Copy every line of the listing below word for word, leaving out the pictures.
--- START ---
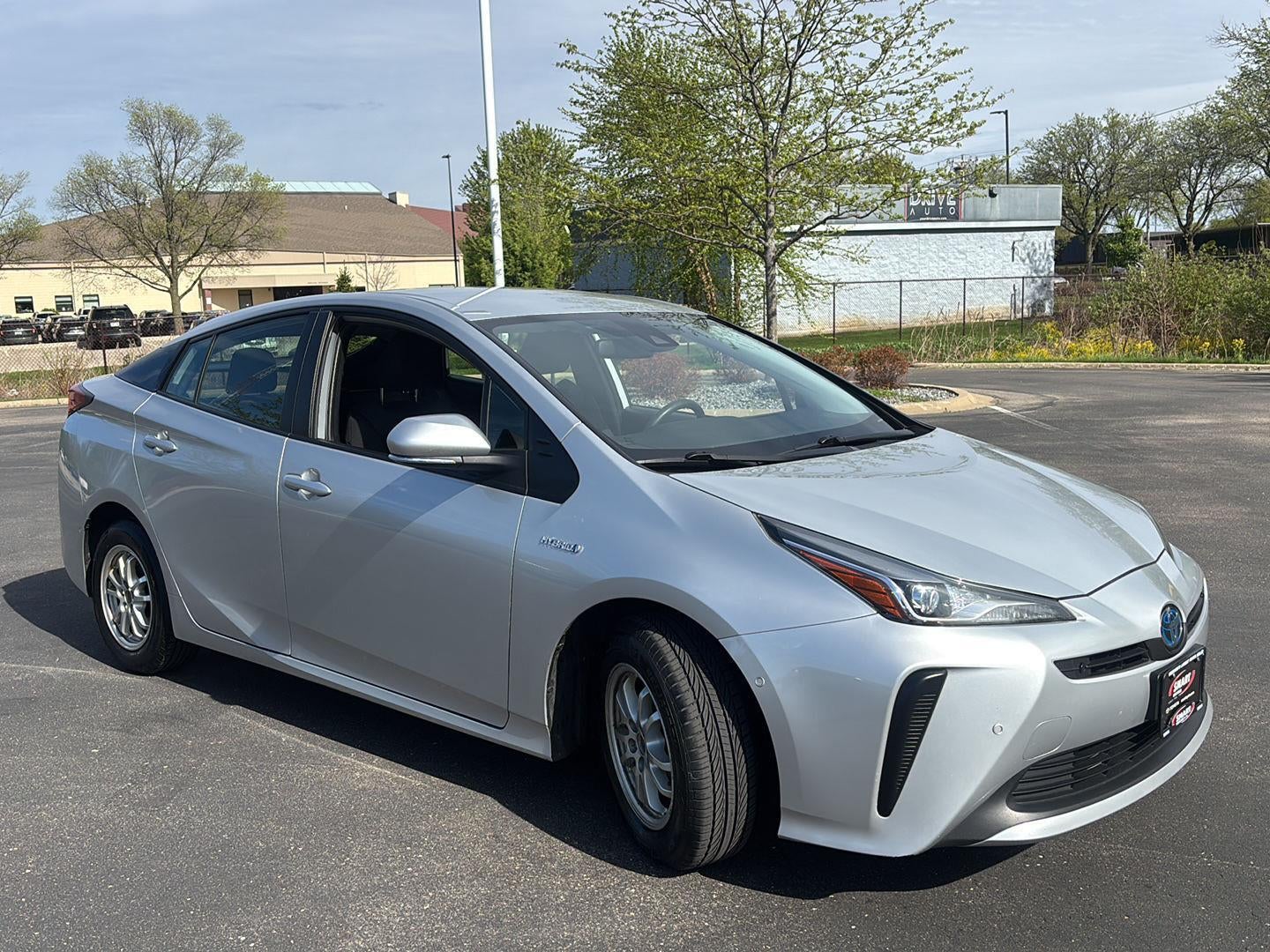 2022 Toyota Prius LE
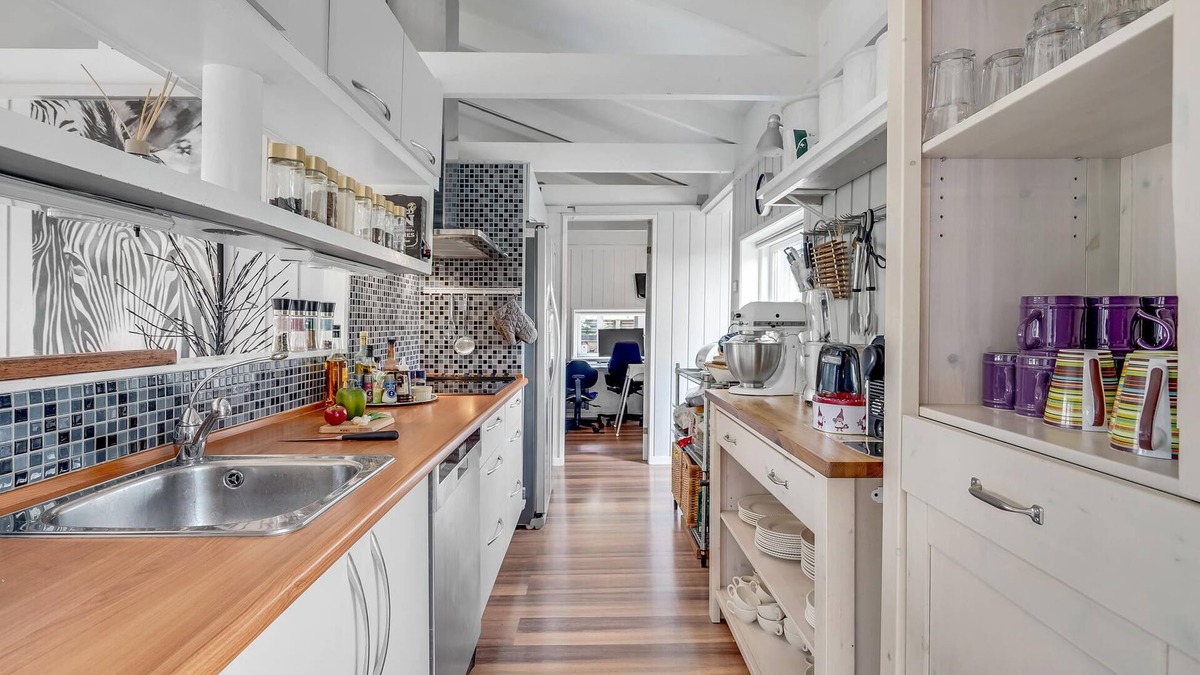 Togeholt House | Fantastic holiday home in the south of Zealand.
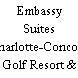 Embassy Suites Charlotte-Concord Golf Resort & Spa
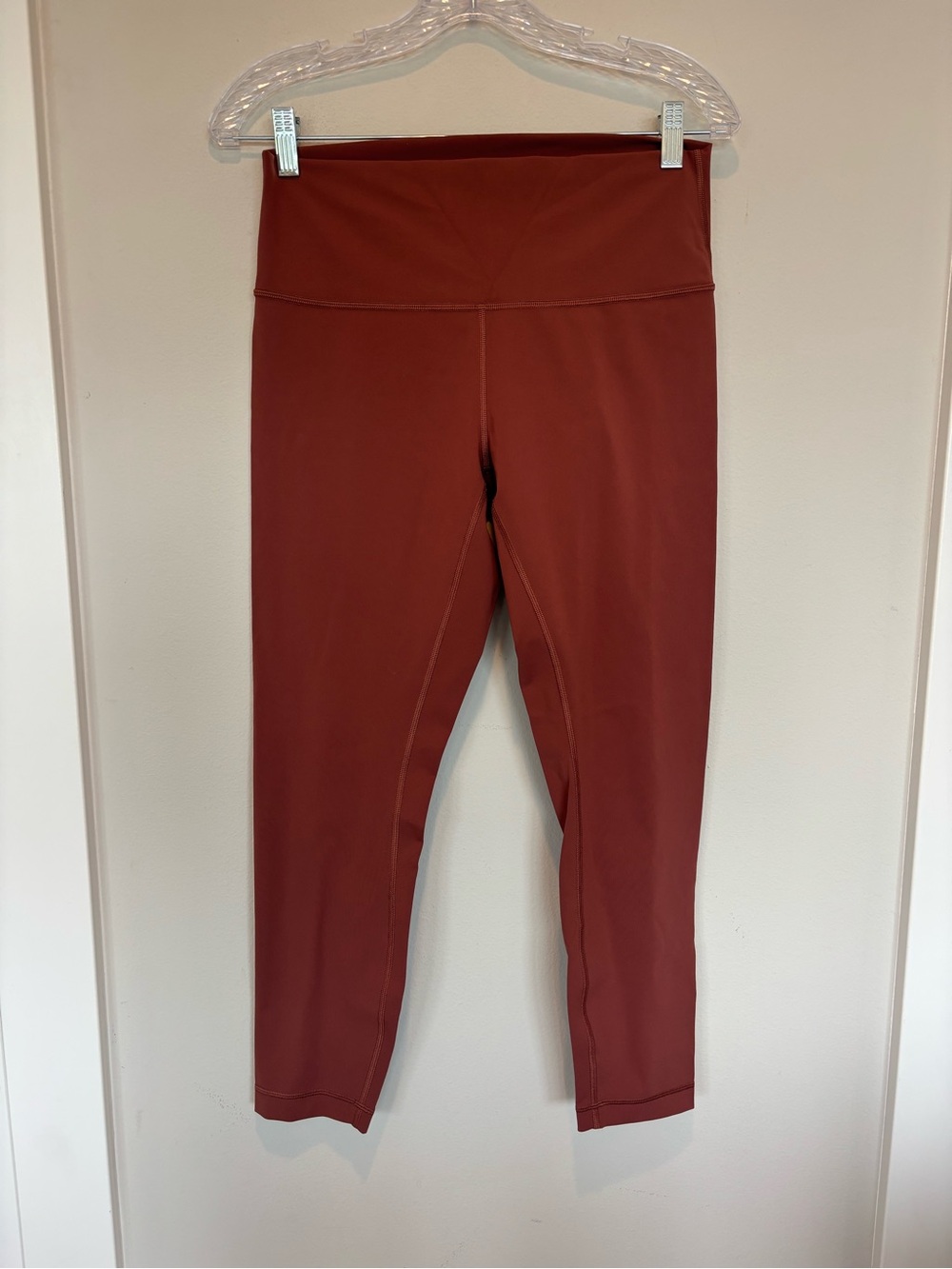 lululemon athletica High-Rise Rust Leggings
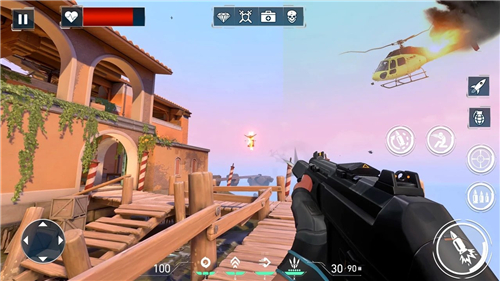 特殊軍隊射擊截圖欣賞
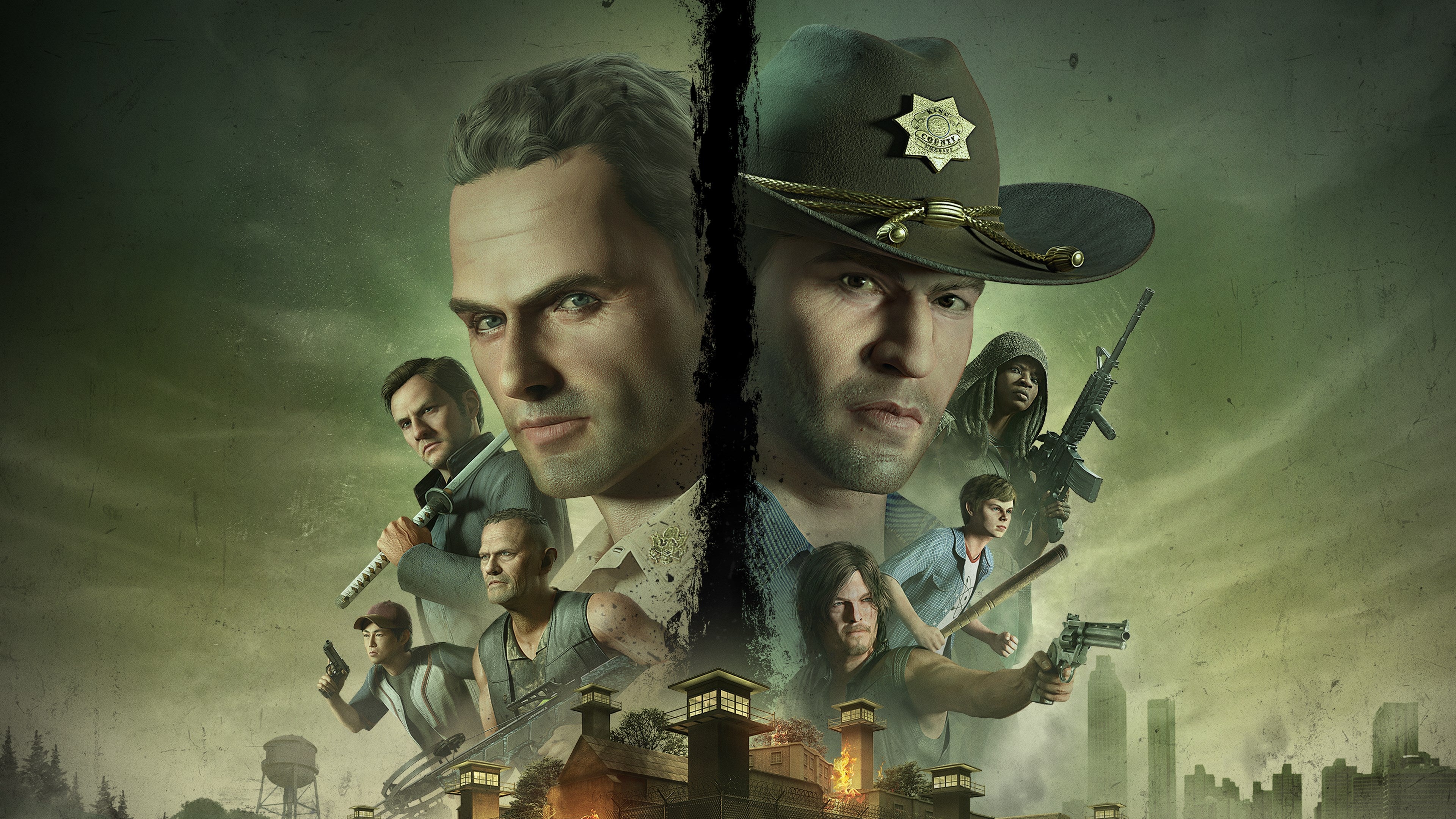 Captura de juego de The Walking Dead: Destinies - Xbox Series X|S - imagen 2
--- END ---
● **SOLUTION TO THIS EXERCISE**
 2022 Toyota Prius LE
 Togeholt House | Fantastic holiday home in the south of Zealand.
 Embassy Suites Charlotte-Concord Golf Resort & Spa
 lululemon athletica High-Rise Rust Leggings
 特殊軍隊射擊截圖欣賞
 Captura de juego de The Walking Dead: Destinies - Xbox Series X|S - imagen 2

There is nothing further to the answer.